Gazet van Antwerpen Stad en Rand
Kunnen huisdieren ons echt troost bieden?
Onze favoriete viervoeters leven met ons mee, maar dat is vooral aangeleerd gedrag
We sloten vroeger onze honden op in hun kot, de laatste maand zitten we er lekker samen in. Maar hoe echt is de troost die ze komen bieden wanneer we een minder dagje hebben? Of die schuldbewuste blik bij kattenkwaad?

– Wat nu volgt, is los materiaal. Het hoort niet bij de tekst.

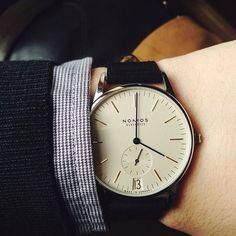 Montre Nomos Orion et son design minimaliste Men's Watches, Cool Watches, Watches For Men, Jewelry Watches, Stylish Watches, Luxury Watches, Men's Accessories, Der Gentleman, Mens Designer Watches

U zag de voorbije weken ongetwijfeld ook al de meme of visueel grapje passeren van een hond die van bovenop de keukenkast naar zijn baasje roept: “Ik wil niet meer, we zijn vandaag al twintig keer gaan wandelen!” In dit coronatijdperk leven we onafgebroken heel intens samen met onze favoriete huisdieren. We overspoelen de sociale media met aandoenlijke beelden van viervoeters die dolenthousiast reageren, juist heel schuldig in de camera staren wanneer ze ons gehamsterde wc-papier in ontelbare snippers hebben geknauwd of hun baasje troosten wanneer die tragisch nieuws te horen krijgt. Maar in hoeverre zijn die emoties echt, of in hoeverre kennen we onterecht menselijke trekjes aan hen toe? Ethologen of wetenschappers die zich toeleggen op het onderzoek van dierengedrag zijn het er over eens: dieren die over een zeker ontwikkeld brein beschikken, hebben een bewustzijn en zijn in staat om emoties te beleven. Lagere diersoorten hebben vaak wel een complex zenuwstelsel, maar niet de hersencapaciteit om emoties te voelen.
Een Spaans onderzoek van een paar jaar geleden suggereerde dat ook vissen emoties vertonen en een bepaalde mate van bewustzijn hebben, maar die stelling vergt verdere studie. De vermaarde NederlandsAmerikaanse bioloog Frans de Waal, die wereldberoemd is om zijn studie van mensapen, maakt een duidelijk onderscheid tussen emoties en gevoelens. Emoties zijn waarneembare reacties van een lichaam op een omgeving, gevoelens zijn de innerlijke beleving van het dier. Die kent alleen het betrokken dier en aangezien het niet kan zeggen hoe het zich voelt, kunnen wij dat als mens niet weten.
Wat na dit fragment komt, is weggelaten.